**WRITTEN REQUEST:** Reproduce the listing below word for word, from its first line through the line containing "13303 millimetres", including both of those lines.

= = = =

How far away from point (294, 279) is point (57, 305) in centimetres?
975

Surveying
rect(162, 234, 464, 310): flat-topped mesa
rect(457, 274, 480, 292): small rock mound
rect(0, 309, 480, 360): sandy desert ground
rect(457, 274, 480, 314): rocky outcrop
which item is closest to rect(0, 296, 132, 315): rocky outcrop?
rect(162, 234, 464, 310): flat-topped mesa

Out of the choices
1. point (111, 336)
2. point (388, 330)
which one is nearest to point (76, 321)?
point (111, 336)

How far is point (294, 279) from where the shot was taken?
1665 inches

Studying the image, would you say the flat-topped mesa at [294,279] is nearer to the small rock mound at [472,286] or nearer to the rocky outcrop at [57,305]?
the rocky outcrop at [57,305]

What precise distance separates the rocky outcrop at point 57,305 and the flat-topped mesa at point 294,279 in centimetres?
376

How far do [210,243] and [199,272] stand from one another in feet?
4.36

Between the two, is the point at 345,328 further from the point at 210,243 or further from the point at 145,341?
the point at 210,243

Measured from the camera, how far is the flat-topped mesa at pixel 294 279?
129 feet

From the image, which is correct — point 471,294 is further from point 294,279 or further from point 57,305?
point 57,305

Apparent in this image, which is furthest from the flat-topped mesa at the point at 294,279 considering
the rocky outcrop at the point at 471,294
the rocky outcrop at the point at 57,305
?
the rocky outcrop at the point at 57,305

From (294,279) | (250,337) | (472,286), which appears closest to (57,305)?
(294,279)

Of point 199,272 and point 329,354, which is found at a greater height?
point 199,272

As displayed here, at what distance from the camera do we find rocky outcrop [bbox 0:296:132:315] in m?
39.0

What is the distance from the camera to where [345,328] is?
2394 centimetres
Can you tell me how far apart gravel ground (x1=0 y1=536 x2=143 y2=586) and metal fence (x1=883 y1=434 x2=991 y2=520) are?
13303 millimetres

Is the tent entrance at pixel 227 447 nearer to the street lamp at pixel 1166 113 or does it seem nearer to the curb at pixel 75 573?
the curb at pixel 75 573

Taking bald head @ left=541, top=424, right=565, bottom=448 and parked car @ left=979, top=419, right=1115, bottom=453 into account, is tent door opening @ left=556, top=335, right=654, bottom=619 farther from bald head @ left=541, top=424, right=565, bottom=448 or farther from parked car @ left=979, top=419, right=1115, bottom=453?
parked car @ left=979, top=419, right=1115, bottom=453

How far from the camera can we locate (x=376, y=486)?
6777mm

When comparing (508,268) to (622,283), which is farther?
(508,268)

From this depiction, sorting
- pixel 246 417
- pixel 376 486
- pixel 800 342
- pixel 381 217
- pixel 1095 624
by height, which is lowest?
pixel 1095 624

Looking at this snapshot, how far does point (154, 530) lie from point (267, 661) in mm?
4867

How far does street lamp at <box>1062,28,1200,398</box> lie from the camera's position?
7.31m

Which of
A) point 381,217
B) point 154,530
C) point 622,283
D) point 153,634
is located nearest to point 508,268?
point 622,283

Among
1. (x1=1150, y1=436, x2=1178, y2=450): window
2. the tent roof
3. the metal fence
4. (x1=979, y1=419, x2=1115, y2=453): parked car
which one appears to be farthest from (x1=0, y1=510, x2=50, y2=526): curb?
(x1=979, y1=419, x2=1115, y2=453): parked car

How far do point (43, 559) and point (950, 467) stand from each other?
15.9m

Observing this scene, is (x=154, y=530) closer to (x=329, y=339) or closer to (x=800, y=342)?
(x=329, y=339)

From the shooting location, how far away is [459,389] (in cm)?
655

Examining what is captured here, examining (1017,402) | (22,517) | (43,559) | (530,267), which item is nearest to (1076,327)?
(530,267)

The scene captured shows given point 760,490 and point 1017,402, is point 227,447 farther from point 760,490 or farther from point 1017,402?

= = = =

**WRITTEN SOLUTION:**
How far away from point (294, 279) is point (57, 305) in centimetres?
975

Surveying
rect(162, 234, 464, 310): flat-topped mesa
rect(457, 274, 480, 292): small rock mound
rect(0, 309, 480, 360): sandy desert ground
rect(457, 274, 480, 314): rocky outcrop
which item is closest to rect(0, 296, 132, 315): rocky outcrop?
rect(162, 234, 464, 310): flat-topped mesa

Out of the choices
1. point (111, 336)
2. point (388, 330)
which one is nearest to point (76, 321)?
point (111, 336)

How far is point (294, 279) from where the shot was taken?
1665 inches

Studying the image, would you say the flat-topped mesa at [294,279] is nearer to the small rock mound at [472,286] or nearer to the rocky outcrop at [57,305]?
the rocky outcrop at [57,305]

What precise distance separates the rocky outcrop at point 57,305 and the flat-topped mesa at point 294,279 in centimetres?
376

How far do [210,243] and [199,272] stand from one another in feet?
4.36

Between the two, is the point at 345,328 further from the point at 210,243 or further from the point at 145,341?
the point at 210,243

Measured from the camera, how far is the flat-topped mesa at pixel 294 279?
129 feet

From the image, which is correct — point 471,294 is further from point 294,279 or further from point 57,305?
point 57,305

Apparent in this image, which is furthest from the flat-topped mesa at the point at 294,279 considering
the rocky outcrop at the point at 471,294
the rocky outcrop at the point at 57,305
?
the rocky outcrop at the point at 57,305

From (294,279) | (250,337) | (472,286), which appears closest to (57,305)?
(294,279)

Of point 199,272 and point 329,354, which is found at a greater height?
point 199,272

As displayed here, at what distance from the camera do we find rocky outcrop [bbox 0:296:132:315] in m?
39.0

What is the distance from the camera to where [345,328] is?
2394 centimetres
Can you tell me how far apart gravel ground (x1=0 y1=536 x2=143 y2=586) and metal fence (x1=883 y1=434 x2=991 y2=520) are?
13303 millimetres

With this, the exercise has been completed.